Pourquoi les hackathons doivent exiger du logiciel libre
par Richard StallmanLes hackathons sont une méthode reconnue pour donner au développement de projets numériques le soutien d'une communauté. Cette dernière invite les développeurs à se joindre à un événement qui offre une ambiance stimulante, quelques ressources pratiques et l'opportunité de travailler sur des projets utiles. La plupart des hackathons choisissent les projets qu'ils soutiennent, sur la base de critères bien définis.
Les hackathons s'accordent avec un esprit de communauté dans lequel les gens ont une attitude de coopération et de respect des autres. Le logiciel qui va avec cet esprit est le logiciel libre. Chaque logiciel libre a une licence qui donne à ses utilisateurs (ce qui inclut les programmeurs) la liberté de coopérer. En cela, les hackathons se justifient dans la communauté du logiciel libre. Les projets travaillant sur des plans de matériel peuvent et doivent aussi être libres.
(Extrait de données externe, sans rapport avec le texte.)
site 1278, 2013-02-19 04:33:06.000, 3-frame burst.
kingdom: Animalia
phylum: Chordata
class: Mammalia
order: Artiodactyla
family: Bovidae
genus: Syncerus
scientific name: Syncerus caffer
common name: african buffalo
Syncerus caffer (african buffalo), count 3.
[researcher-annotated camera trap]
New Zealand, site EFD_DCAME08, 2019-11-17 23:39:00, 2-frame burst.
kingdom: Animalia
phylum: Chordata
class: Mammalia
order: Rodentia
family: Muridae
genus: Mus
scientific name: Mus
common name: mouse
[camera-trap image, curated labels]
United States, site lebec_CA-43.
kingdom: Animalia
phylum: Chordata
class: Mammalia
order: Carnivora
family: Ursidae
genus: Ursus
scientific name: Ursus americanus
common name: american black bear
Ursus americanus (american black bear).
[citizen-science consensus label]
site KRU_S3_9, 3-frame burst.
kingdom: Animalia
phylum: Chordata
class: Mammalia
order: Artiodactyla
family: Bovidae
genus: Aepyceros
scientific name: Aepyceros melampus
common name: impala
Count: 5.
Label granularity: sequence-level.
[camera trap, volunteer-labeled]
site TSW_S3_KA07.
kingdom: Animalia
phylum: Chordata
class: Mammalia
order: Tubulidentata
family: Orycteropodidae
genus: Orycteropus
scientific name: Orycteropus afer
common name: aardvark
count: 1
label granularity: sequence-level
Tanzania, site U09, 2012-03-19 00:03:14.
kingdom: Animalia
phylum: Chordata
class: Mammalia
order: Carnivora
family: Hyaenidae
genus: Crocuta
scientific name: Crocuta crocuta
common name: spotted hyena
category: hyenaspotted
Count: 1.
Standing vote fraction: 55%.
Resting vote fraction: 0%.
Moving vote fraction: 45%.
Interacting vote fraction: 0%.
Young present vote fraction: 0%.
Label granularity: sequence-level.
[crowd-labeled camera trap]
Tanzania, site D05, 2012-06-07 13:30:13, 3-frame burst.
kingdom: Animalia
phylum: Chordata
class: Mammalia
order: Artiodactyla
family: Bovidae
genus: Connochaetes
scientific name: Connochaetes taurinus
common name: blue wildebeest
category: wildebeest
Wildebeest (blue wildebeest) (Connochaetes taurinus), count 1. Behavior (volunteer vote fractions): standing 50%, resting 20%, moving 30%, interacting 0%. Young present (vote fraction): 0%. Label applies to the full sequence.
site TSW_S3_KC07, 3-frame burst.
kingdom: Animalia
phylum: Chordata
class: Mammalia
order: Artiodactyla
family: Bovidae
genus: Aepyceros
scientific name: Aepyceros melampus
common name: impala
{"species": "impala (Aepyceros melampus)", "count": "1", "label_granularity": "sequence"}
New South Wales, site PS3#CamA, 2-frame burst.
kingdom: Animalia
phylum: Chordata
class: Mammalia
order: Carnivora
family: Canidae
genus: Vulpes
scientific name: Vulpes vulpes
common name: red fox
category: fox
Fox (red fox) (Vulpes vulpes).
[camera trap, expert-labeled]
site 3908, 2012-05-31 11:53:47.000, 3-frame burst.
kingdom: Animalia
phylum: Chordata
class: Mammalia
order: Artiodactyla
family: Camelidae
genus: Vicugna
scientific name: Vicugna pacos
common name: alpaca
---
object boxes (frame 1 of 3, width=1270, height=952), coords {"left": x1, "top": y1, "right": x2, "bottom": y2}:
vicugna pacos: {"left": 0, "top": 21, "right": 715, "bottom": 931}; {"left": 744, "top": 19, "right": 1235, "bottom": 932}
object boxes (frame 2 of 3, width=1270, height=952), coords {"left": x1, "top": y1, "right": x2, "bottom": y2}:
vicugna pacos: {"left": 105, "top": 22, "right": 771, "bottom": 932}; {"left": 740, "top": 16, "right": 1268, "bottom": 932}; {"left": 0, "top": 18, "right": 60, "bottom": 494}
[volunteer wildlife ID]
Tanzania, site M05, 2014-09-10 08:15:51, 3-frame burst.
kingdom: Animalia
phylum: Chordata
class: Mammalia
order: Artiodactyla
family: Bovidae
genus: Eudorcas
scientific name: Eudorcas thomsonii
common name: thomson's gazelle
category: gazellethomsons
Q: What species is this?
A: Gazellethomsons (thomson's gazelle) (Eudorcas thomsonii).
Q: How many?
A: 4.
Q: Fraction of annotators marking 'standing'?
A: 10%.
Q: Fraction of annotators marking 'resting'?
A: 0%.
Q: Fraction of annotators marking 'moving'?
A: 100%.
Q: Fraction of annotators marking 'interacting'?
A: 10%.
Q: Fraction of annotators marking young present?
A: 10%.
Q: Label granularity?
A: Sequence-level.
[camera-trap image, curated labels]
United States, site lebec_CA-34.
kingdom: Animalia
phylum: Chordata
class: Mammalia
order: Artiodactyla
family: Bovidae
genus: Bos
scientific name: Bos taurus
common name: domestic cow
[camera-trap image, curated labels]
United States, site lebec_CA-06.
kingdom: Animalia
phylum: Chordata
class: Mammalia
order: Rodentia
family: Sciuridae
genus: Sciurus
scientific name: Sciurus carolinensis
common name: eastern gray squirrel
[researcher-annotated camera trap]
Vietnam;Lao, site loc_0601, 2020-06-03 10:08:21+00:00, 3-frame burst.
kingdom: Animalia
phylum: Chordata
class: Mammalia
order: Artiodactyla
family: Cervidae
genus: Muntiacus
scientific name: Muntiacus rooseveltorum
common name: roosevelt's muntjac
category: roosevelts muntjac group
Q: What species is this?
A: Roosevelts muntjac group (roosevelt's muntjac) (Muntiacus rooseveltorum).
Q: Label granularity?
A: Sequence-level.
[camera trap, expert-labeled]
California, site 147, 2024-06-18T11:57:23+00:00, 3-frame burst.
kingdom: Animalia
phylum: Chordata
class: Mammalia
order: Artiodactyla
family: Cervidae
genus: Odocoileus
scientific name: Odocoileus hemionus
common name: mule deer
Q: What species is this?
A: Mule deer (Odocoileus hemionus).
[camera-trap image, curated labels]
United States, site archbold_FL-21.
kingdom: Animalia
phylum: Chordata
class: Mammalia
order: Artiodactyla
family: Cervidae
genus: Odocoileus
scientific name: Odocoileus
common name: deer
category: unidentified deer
Le respect de la liberté ne peut être pris comme acquis. Au contraire, nous sommes entourés d'entreprises qui, sans honte, publient du logiciel privateur (de libertés), uniquement à l'usage de ceux qui succombent à leur pouvoir. Ces entreprises développent du logiciel comme moyen de domination et de contrôle des autres.
Le succès nuisible de ces entreprises incite de jeunes développeurs à suivre leur exemple en développant leurs propres programmes ou plans de matériel pour dominer les utilisateurs. Ils amènent parfois leurs projets à des hackathons, sollicitant l'aide de la communauté tout en refusant son esprit : ils n'ont aucune intention de coopérer en retour de la coopération dont ils bénéficient. Les hackathons qui acceptent cela sapent l'esprit de communauté sur lequel ils se basent.
Certains hackathons pervers sont spécifiquement destinés à aider l'informatique de certaines entreprises (par exemple des banques européennes et canadiennes, ou encore Expedia). Bien qu'elles ne l'affirment pas explicitement, leurs annonces donnent l'impression que leur but est le développement de certains logiciels non libres et que les participants sont censés aider ces projets non philanthropiques.
Ces exemples montrent jusqu'où les hackathons peuvent descendre s'ils s'engagent sur cette pente glissante. Retournons au cas plus courant d'un hackathon qui n'est pas spécifiquement commercial, mais accepte des projets privateurs.
Quand un développeur apporte un projet à un hackathon et ne dit pas s'il sera libre, il ne se met pas en opposition manifeste avec l'esprit de communauté, cependant il le sape. Les hackathons devraient renforcer l'esprit de communauté sur lequel ils se basent, en exigeant que les projets s'engagent à publier d'une façon qui soit en accord avec cet esprit.
Cela implique de dire aux développeurs : « Pour que tu mérites notre soutien et notre aide, tu dois accepter de donner à la communauté le droit d'utiliser librement les résultats de ton projet, si un jour tu les considères assez bons pour être utilisés ou publiés. »
En tant que simple participant à un hackathon, vous pouvez donner votre soutien à ce principe : avant de rejoindre un projet, demandez : « Sous quelle licence allez-vous publier ? Je veux être sûr que cela va être libre avant de me joindre au développement. » Si les développeurs du projet disent qu'ils choisiront la licence plus tard, vous pouvez répondre que vous déciderez plus tard si vous participerez. Ne soyez pas timides ; si d'autres entendent cette discussion, il se peut qu'ils décident de suivre le même chemin.
Pour voir quelles licences sont libres, vous pouvez consulter la liste de licences publiée par le projet GNU. La plupart des licences « open source » sont libres, mais quelques-unes sont non libres parce que trop restrictives.
La fermeté des individus a un certain effet, mais une règle du hackathon lui-même sera plus efficace. Les hackathons devraient demander à chaque projet participant de s'engager à suivre cette règle :
Si jamais vous publiez ou utilisez ce code ou ce plan, vous publierez les sources correspondantes sous une licence libre. Si vous distribuez le code sous une forme exécutable, vous le rendrez libre également.
Beaucoup de hackathons sont sponsorisés ou hébergés par des écoles, ce qui leur donne une raison de plus de suivre cette règle. Le logiciel libre est une contribution au savoir commun, tandis que le logiciel non libre refuse le savoir au public. Par conséquent, le logiciel libre est en cohérence avec l'esprit d'éducation, tandis que le logiciel privateur s'y oppose. Les écoles doivent exiger que tous leurs développements logiciels soient du logiciel libre, y compris ceux que les hackathons accompagnent.